Doctrine de Monroe et interventions des États-Unis en Amérique centrale et dans les Caraïbes
En conséquence, au début du XXe siècle, par des traités conclus avec la République dominicaine en 1907 (4) et avec Haïti en 1915 (5), les États-Unis ont fait reconnaître leur droit de percevoir et de décaisser les recettes douanières de ces nations ainsi que celui de protéger le receveur général des douanes et ses assistants dans l'exercice de leurs fonctions. Ces dispositions, qui faisaient de ces deux pays des protectorats américains de fait, ont été résiliées sous l'administration du président Franklin Roosevelt. Des insurrections intérieures intermittentes contre les autorités nationales ont conduit les États-Unis à intervenir pour rétablir l'ordre en Haïti de 1915 à 1934, et en République dominicaine de 1916 à 1924. Mais le but de ces interventions des forces armées américaines, appuyées par les traités en vigueur, était de maintenir ou de rétablir la stabilité politique et d'éliminer ainsi les possibilités d'interventions militaires de puissances étrangères, conformément aux principes de la doctrine de Monroe.

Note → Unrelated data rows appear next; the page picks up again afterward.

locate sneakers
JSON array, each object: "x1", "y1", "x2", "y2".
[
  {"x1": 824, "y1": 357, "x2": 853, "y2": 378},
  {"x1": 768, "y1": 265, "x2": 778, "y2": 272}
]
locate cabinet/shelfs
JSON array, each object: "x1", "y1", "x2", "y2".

Des préoccupations analogues concernant les interventions étrangères dans un Nicaragua au régime politique instable ont conduit les États-Unis à accéder à la demande du président Adolfo Diaz et à envoyer leurs troupes dans ce pays en 1912 pour y rétablir l'ordre. Par le traité Bryan-Chamorro de 1914 avec le Nicaragua, les États-Unis avaient obtenu le droit de protéger le futur canal de Panama et de préserver leurs droits de propriété concernant tout futur canal inter-océanique passant par le Nicaragua de même que les îles nicaraguayennes louées en vue de leur utilisation comme bases militaires. Le traité Bryan-Chamorro accordait aussi aux États-Unis le droit de prendre toute mesure nécessaire afin de réaliser les objectifs du traité (6). Il faisait donc du Nicaragua un quasi-protectorat des États-Unis. Les États-Unis ont invoqué la menace que les troubles politiques pouvaient constituer pour le canal de Panama ou pour leur droit de construire un autre canal pour justifier leur intervention et la présence prolongée de leurs forces armées au Nicaragua, considérant qu'ils contribuaient ainsi à la stabilité politique du pays. Les forces américaines ont été retirées du Nicaragua en 1933. Outre les cas qui viennent d'être mentionnés, les États-Unis sont intervenus en République dominicaine en 1965, à la Grenade en 1983 et au Panama en 1989, en réponse aux préoccupations inspirées par les menaces que l'instabilité politique faisait peser sur leurs ressortissants ou leurs intérêts dans ces pays. Bien que ces interventions militaires américaines dans les pays d'Amérique centrale et des Caraïbes aient prêté à controverse, l'examen du contexte dans lequel elles se situaient permet de dire objectivement qu'aucune d'elles ne constituait un emploi préventif de la force militaire de la part des États-Unis (7).
Notes
(4) 7 UST 196.
(5) 8 UST 660.
(6) 10 UST 379.
(7) Pour un excellent exposé sur la politique des États-Unis à l'égard des nations des Caraïbes et de l'Amérique centrale au cours de la première moitié du XXe siècle, voir A Diplomatic History of the United State de Samuel Flagg Bemis. New York. Holt, Rinehart and Winston, Inc. 1965, pp. 519-538. Pour une étude historique détaillée contenant d'intéressants aperçus et remarques sur les mesures prises par les États-Unis envers les nations des Caraïbes et de l'Amérique centrale, voir les chapitres 9, 11 et 12 de The Latin American Policy of the United States de Samuel Flagg Bemis. New York. Harcourt, Brace & World, 1943. (Ré-impression en livre de poche à New York, par W. W. Norton & Company, Inc., 1967).